At 18, my eating behaviours moved from a niggling desire to be ‘more desirable’, to a conscious thinking pattern from which I sourced a sense of control. It was no longer about my body; rather, my attention was on numbers. The focus on my food, the control it took to only eat a certain number of calories a day, was immense.

My day consisted of endless adding, subtracting, checking, double checking, cross-checking, adjusting, recalculating, and so on. The fewer nutrients I fed my brain, the harder the sums became, so the less reliable my maths was and the more I had to re-check the sums I had already done. It was a noise loud enough to drown out the self-hate that would otherwise occupy my mind.

There were moments leading up to my diagnosis when I knew it was getting out of control. But the thing is, it had gotten out of control a long time ago. It had gotten out of control the moment a young girl was taught that being wanted, being important and being lovable, was the equivalent of being skinny. I think one of the most harmful myths about eating disorders is that they are about physical appearance, when so often, they are about self-worth. For me, at least, my eating disorder was a simple expression of a young woman’s desire to not feel ashamed of her own existence.

When I was only 21, I spent six months in a specialist hospital for eating disorders in Sydney, as there was no centre in Canberra which could give me the life-saving treatment I so desperately needed.  

Seven years on and I am writing to you from a place of recovery. I have come a long way since I was first diagnosed with anorexia. I have learnt so much and while I am sure that I still have plenty more to learn, I am incredibly proud and grateful to say that in the last two years I have flown higher than I ever thought possible.

I have experienced an unconditional self-love and a peaceful happiness that I don’t remember ever feeling before. I have come to appreciate my personality and contribution to the world in ways not augmented by my appearance, but by the fullness of my life and openness of my heart, which are reduced by self-hate and self-criticism.

I have so many people to thank for being here. So many who helped me realise that my relationship with food and my body was a manifestation of intense emotional turbulence and insecurity.

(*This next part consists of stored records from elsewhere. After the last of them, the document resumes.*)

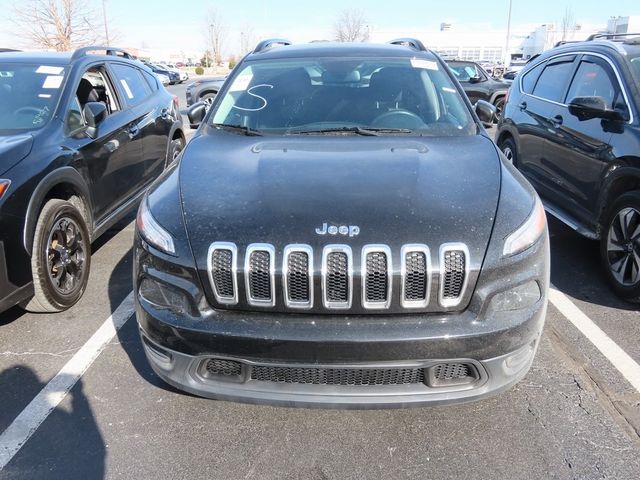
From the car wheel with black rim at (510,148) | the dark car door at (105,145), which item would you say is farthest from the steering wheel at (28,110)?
the car wheel with black rim at (510,148)

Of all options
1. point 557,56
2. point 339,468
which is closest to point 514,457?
point 339,468

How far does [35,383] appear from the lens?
2.99 meters

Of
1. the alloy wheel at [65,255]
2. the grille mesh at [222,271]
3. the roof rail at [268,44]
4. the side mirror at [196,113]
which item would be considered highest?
the roof rail at [268,44]

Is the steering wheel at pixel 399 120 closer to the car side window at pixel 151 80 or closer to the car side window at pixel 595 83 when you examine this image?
the car side window at pixel 595 83

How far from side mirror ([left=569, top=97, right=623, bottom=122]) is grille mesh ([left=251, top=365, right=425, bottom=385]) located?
9.81 feet

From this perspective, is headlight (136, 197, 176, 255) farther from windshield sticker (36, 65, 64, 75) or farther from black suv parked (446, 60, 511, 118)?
A: black suv parked (446, 60, 511, 118)

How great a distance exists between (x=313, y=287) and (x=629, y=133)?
3.02m

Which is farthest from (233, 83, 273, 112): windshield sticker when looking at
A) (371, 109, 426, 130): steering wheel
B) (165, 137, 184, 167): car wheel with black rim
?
(165, 137, 184, 167): car wheel with black rim

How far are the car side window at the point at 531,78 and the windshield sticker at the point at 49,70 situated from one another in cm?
480

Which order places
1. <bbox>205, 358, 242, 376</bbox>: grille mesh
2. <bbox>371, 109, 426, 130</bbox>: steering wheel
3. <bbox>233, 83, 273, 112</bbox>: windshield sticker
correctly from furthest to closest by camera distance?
<bbox>233, 83, 273, 112</bbox>: windshield sticker → <bbox>371, 109, 426, 130</bbox>: steering wheel → <bbox>205, 358, 242, 376</bbox>: grille mesh

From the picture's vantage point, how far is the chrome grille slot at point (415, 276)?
2.15 metres

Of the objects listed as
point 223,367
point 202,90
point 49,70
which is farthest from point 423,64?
point 202,90

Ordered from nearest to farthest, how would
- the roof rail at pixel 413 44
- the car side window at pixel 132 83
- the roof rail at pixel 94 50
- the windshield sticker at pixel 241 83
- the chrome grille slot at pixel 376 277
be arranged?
the chrome grille slot at pixel 376 277
the windshield sticker at pixel 241 83
the roof rail at pixel 413 44
the roof rail at pixel 94 50
the car side window at pixel 132 83

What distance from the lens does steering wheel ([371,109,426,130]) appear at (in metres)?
3.39
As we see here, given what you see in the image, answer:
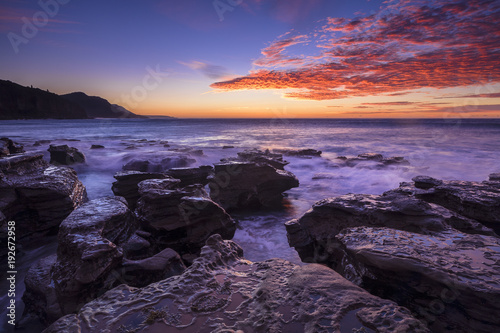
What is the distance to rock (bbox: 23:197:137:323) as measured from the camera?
9.27 ft

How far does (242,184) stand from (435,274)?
6.24 m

Yet, I am one of the lucky few. Approximately 15 per cent of Australian women, and nine per cent of the total Australian population, experience an eating disorder during their lifetime. Only 20 per cent of people with Anorexia recover; 60 per cent endure and 20 per cent of people die. This is the highest mortality rate of all mental illness, including depression.

If you apply the nation-wide statistics to Canberra, 36,819 people in Canberra are currently suffering from an eating disorder. Yet, in Canberra, there is still no specialised eating disorder in-patient treatment.

While I am infinitely grateful for the incredible support and expertise of the staff at Calvary hospital and Canberra’s out-patient program for eating disorders, the facilities were inadequate for the intensive treatment that I needed to further my recovery. They were not specialised, and it continues to confuse me how physical health and mental health each have numerous complications, yet we have specialist wards for the former, but not the latter.

I have met many others who have had similar experiences; people who have travelled to Melbourne, Sydney or even Perth to get treatment. I feel strongly that unwell Canberrans and their families deserve better; they deserve a specialist in-patient treatment centre where they can access life-saving services surrounded by their support network and the familiarity of home.

This year, to secure the healthcare system that Canberrans deserve, I have started a petition urging the ACT Government to create a specialist eating disorder in-patient treatment centre in Canberra. Alongside this, in April I am shaving my head to raise money for the Butterfly Foundation and further increase awareness of this petition and eating disorders.

Everybody who suffers from an eating disorder deserves to recover; Canberrans deserve a government who recognises their healthcare needs.